I’ve always admired the engineering of these hayrake structures, and I wanted to employ their elegant design inside a lighter-weight table for a modern household. My version features splayed legs and thinner components than its predecessors, while still enjoying the strength provided by the triangulated structure. The 3 × 5' tabletop will seat four comfortably, or six cozily, but the base could easily support a larger tabletop if you’re planning a bigger Thanksgiving feast.

A petite table with two key angles

This ash table breaks down into a few simple, repeating components. Two beams stretch down the center of the understructure, at typical apron and stretcher heights. Toward the end of each beam, arms attach at 45° via floating tenons that mortise into their ends, passing through the beam in between. The upper arms sit directly above the lower arms and each upper/lower pair connects to a single, 7° splayed leg with more floating tenon joints.
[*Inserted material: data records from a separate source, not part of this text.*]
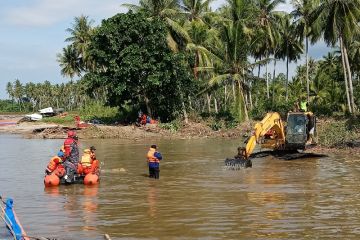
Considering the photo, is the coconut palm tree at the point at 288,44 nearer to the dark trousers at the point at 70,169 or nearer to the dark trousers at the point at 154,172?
the dark trousers at the point at 154,172

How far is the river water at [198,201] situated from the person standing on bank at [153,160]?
38 cm

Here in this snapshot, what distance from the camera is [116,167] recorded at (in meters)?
21.4

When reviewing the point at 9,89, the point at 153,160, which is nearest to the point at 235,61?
the point at 153,160

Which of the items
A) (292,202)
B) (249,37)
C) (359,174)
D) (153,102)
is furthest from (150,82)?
(292,202)

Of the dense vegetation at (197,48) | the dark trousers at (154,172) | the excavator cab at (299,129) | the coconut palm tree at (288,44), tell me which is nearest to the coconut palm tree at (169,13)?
the dense vegetation at (197,48)

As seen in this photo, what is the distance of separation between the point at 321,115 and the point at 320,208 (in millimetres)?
36317

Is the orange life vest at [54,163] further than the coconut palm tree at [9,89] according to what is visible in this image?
No

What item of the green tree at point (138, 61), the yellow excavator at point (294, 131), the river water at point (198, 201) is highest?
the green tree at point (138, 61)

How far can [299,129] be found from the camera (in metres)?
22.1

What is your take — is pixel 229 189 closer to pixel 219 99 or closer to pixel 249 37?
pixel 249 37

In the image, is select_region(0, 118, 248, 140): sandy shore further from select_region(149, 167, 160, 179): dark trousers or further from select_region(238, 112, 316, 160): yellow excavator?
select_region(149, 167, 160, 179): dark trousers

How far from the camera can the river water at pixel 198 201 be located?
1000cm

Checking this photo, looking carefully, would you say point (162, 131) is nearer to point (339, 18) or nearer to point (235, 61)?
point (235, 61)

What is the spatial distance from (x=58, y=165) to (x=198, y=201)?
17.1ft
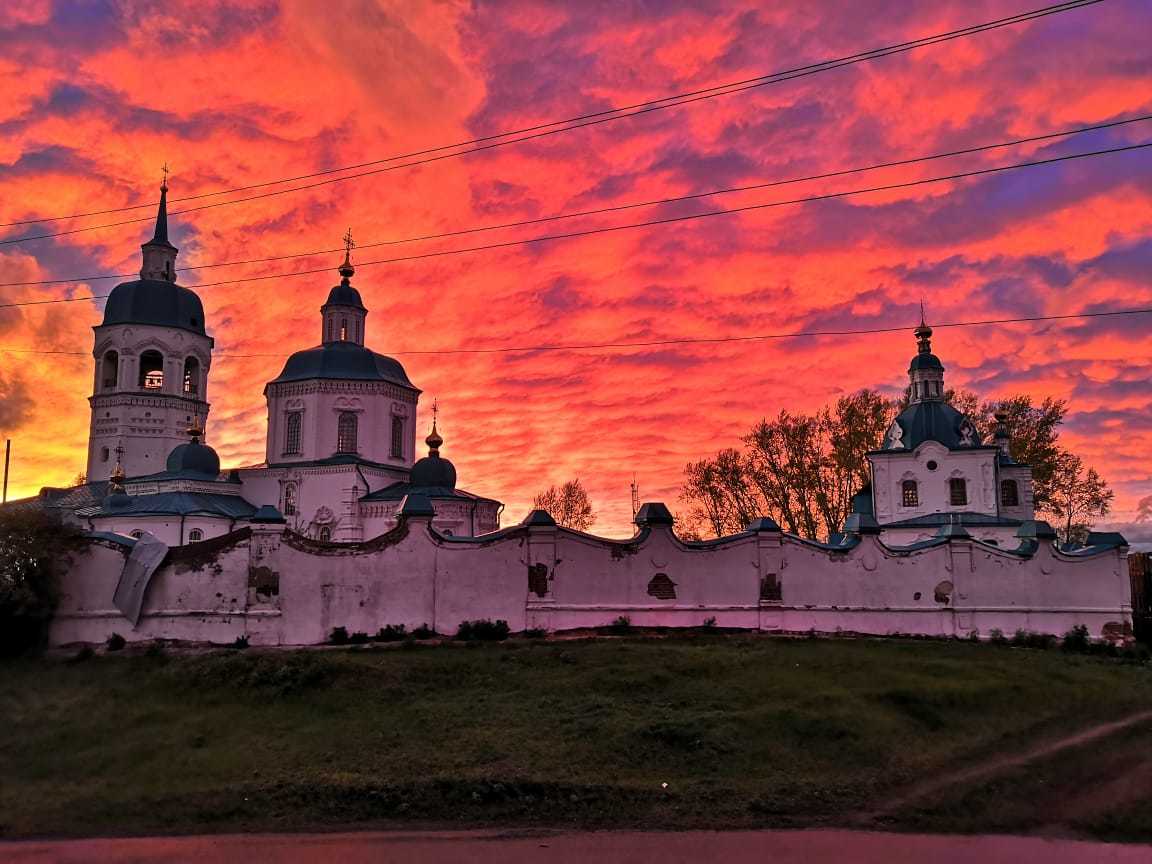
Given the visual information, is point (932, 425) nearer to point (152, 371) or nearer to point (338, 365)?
point (338, 365)

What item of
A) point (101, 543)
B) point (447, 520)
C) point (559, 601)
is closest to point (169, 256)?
point (447, 520)

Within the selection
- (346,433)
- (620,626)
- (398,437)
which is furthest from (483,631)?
(398,437)

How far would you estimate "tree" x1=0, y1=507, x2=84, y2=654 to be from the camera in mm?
16984

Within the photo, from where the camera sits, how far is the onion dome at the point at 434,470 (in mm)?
35312

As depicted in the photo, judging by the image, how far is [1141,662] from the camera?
1892 cm

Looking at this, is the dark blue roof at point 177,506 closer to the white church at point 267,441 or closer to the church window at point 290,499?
the white church at point 267,441

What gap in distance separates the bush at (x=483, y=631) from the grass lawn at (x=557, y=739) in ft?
2.15

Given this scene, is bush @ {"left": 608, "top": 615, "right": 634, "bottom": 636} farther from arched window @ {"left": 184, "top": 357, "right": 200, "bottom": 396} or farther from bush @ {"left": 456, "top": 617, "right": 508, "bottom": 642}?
arched window @ {"left": 184, "top": 357, "right": 200, "bottom": 396}

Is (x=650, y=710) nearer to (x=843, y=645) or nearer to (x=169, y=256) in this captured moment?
(x=843, y=645)

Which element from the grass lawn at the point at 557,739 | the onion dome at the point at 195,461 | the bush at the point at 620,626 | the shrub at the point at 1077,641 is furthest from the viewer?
the onion dome at the point at 195,461

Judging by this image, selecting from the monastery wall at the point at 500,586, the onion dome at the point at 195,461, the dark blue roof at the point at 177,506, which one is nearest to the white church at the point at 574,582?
the monastery wall at the point at 500,586

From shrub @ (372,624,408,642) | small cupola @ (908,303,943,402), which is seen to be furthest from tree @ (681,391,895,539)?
shrub @ (372,624,408,642)

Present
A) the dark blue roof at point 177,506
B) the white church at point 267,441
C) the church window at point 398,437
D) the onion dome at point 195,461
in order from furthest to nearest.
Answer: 1. the church window at point 398,437
2. the onion dome at point 195,461
3. the white church at point 267,441
4. the dark blue roof at point 177,506

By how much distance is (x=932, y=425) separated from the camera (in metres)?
39.1
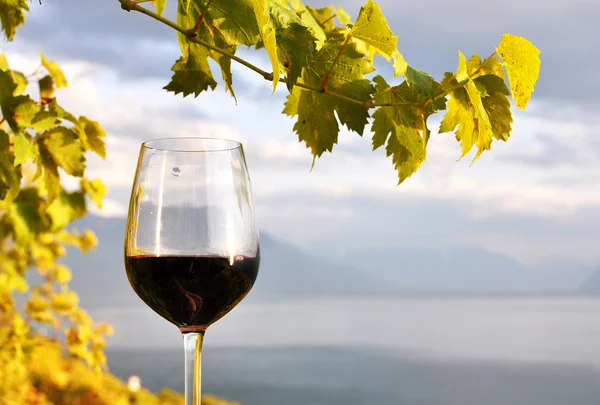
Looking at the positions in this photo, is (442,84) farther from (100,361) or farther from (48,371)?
(48,371)

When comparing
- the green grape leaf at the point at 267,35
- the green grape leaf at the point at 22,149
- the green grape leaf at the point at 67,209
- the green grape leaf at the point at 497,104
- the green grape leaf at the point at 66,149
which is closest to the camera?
the green grape leaf at the point at 267,35

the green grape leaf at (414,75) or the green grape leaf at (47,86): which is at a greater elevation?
the green grape leaf at (47,86)

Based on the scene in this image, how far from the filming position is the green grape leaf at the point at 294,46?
87 cm

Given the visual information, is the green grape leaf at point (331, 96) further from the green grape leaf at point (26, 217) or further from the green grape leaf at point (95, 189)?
the green grape leaf at point (26, 217)

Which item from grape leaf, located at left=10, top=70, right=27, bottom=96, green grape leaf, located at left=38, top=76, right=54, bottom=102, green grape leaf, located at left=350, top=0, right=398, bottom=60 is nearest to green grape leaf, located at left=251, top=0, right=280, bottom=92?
green grape leaf, located at left=350, top=0, right=398, bottom=60

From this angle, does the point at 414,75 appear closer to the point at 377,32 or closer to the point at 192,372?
the point at 377,32

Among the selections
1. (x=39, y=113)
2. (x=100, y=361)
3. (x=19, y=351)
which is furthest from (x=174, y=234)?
(x=100, y=361)

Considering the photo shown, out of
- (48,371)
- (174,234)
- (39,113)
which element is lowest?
(48,371)

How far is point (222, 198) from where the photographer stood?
108cm

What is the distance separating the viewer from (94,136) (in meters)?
1.64

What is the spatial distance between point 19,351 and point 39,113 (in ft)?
5.97

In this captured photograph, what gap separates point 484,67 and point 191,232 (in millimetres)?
497

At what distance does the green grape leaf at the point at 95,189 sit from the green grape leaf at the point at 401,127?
1.39 metres

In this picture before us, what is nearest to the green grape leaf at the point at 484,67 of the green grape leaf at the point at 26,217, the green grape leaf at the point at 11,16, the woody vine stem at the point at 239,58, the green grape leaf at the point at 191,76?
the woody vine stem at the point at 239,58
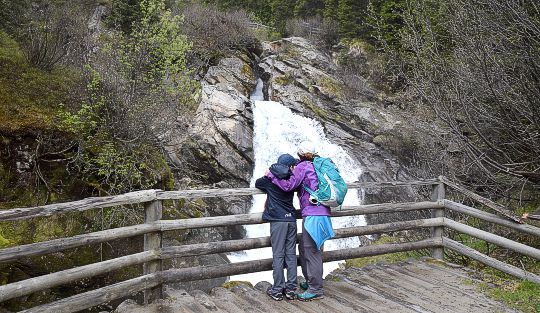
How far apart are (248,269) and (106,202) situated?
78.9 inches

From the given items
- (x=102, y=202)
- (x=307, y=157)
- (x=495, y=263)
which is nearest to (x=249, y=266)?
(x=307, y=157)

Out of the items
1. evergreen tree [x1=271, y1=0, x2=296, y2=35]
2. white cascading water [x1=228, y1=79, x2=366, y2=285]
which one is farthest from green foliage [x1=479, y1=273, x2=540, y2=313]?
evergreen tree [x1=271, y1=0, x2=296, y2=35]

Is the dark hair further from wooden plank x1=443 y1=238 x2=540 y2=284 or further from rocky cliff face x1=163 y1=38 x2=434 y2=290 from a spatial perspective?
rocky cliff face x1=163 y1=38 x2=434 y2=290

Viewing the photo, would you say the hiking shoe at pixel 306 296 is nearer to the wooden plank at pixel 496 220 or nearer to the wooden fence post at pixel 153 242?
the wooden fence post at pixel 153 242

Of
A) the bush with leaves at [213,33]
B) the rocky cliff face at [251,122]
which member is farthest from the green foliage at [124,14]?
the rocky cliff face at [251,122]

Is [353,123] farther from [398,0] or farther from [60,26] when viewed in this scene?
[60,26]

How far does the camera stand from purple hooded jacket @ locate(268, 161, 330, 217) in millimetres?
5070

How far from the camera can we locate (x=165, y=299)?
15.8 ft

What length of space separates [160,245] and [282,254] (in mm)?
1489

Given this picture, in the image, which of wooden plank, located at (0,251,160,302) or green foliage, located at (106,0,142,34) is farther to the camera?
green foliage, located at (106,0,142,34)

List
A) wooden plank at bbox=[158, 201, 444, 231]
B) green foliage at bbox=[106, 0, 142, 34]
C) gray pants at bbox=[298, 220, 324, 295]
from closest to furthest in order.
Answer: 1. wooden plank at bbox=[158, 201, 444, 231]
2. gray pants at bbox=[298, 220, 324, 295]
3. green foliage at bbox=[106, 0, 142, 34]

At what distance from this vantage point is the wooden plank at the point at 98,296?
3.87m

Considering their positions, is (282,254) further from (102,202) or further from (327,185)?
(102,202)

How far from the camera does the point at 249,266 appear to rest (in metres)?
5.38
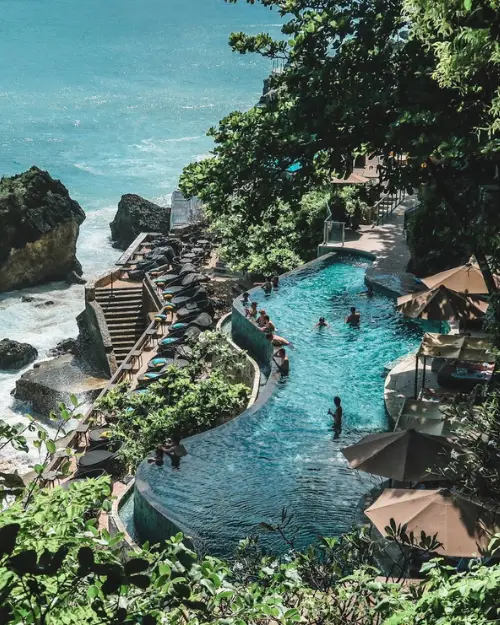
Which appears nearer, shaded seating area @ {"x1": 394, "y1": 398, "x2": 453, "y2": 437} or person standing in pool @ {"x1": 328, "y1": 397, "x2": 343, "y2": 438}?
shaded seating area @ {"x1": 394, "y1": 398, "x2": 453, "y2": 437}

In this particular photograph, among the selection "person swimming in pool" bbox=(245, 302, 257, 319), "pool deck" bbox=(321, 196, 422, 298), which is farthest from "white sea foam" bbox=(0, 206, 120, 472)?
"pool deck" bbox=(321, 196, 422, 298)

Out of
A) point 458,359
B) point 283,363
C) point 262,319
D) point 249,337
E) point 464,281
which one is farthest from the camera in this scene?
point 249,337

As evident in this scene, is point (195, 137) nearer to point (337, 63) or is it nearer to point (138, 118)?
point (138, 118)

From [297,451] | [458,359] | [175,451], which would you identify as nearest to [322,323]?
[297,451]

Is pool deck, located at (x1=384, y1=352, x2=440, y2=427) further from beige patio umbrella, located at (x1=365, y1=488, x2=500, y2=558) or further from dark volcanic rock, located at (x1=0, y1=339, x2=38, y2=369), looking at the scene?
dark volcanic rock, located at (x1=0, y1=339, x2=38, y2=369)

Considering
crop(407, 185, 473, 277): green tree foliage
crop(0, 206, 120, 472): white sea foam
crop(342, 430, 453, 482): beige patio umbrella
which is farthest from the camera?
crop(0, 206, 120, 472): white sea foam

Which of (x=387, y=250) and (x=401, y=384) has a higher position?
(x=387, y=250)

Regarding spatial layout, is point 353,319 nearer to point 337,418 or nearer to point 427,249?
point 427,249
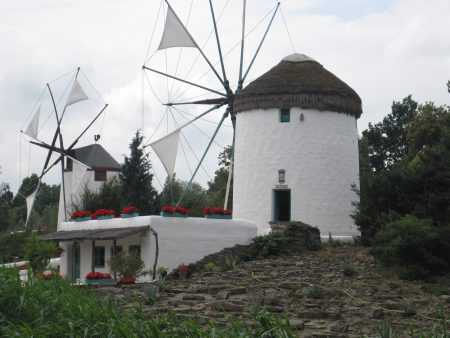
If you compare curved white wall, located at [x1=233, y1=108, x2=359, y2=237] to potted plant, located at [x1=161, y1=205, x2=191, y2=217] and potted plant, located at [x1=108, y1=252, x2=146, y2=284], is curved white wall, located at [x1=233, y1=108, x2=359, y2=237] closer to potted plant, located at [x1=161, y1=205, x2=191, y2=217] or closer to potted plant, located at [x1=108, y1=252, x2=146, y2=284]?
potted plant, located at [x1=161, y1=205, x2=191, y2=217]

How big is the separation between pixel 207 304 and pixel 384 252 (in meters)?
5.26

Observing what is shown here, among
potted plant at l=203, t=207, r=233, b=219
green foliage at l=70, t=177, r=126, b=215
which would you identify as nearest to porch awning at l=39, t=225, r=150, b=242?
potted plant at l=203, t=207, r=233, b=219

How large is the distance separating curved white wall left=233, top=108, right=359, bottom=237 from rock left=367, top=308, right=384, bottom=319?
1265cm

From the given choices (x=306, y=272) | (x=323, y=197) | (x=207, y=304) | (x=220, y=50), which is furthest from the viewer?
(x=220, y=50)

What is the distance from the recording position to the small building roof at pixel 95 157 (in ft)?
147

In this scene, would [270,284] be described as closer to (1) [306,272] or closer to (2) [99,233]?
(1) [306,272]

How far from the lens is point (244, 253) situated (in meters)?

Each arm-to-beam joint is reinforced by a brace that connects both arms and the end of the beam, completing the hayrake structure. I attached the tabletop with figure-8 fasteners for their simplicity and low profile.

Hayrake Table exploded view illustration

Begin with the arms and legs

Mill stock for the legs and all the hayrake parts. Rip all parts of equal width at the same time. Cut the beams to final length but leave all other parts 3" overlong. Set your miter saw table angle to 7° and saw legs to length. Without changing the angle setting, saw one end of each hayrake arm. Lay out and cut mortises in the legs and angled ends of the arms as shown. Dry fit each arm to its respective leg and place one assembly onto the hayrake crosscut jig (see drawing below), registering the inside corner of the top arm-leg joint with the upper corner of the forward crosscut support. Tilt your table saw blade to 45° and slide the crosscut jig to saw both arms to length in one pass. Repeat with a second arm-leg assembly. To make the other two assemblies mirror the first two, flip them end-for-end, and register the inside corner of the top arm-leg joint to the lower corner of the rear crosscut support as shown before sawing arms to length. Disassemble and taper the end of each leg with a tapering jig at the table saw.

Domino the legs. Adjust the height of the Domino’s fence such that it centers the bit on the thickness of the legs. With an 8mm bit, plunge 20mm deep at each mortise location. Without changing any Domino settings, bandsaw a notch into a 18" spacer and place it on top of each arm before cutting the matching mortises.

Registration is key. For two of the arm-leg assemblies, register the arms in front of the crosscut supports, aligning the inner corner of the upper arm joint with the upper corner of the forward support. For the other two, register the arms behind the crosscut supports and align the upper arm joint with the lower corner of the rear support.

Taper the feet. Place one leg in a tapering jig with the mortises facing the table saw blade. Saw the taper and repeat on the other three legs.

Build the hayrakes

Lay out the mortise locations on the beams and the freshly sawn ends of the arms, marking the centerline on the top edge of each and down the face into which the mortises will be cut. For speed and consistency, add spacers under the Domino machine as you cut the three mortises at each joint, with an 8mm bit. Dry fit the arms to the beams, and cut the braces to fit as shown. Lay out the mortise locations for the brace joinery on the brace, arms, and the end of the beam. Employing the same spacer system that was used to cut the arm-to-beam joints, cut the arm-to-brace mortises with an 8mm bit, and the brace-to-beam mortises with a 6mm bit.

Mortise through the beam. Attach a sacrificial board to the beam face opposite your layout lines. Adjust the Domino’s depth setting to 28mm before placing the tool onto a 18"-thick spacer and cutting a mortise all the way through the beam. Add a 1"-thick spacer and plunge the second mortise. Add another 1"-inch-thick spacer before cutting the final mortise.

Mortise the arms. Adjust the Domino’s depth setting to 12mm before using the same spacer system to cut the mortises in the beveled end of each arm.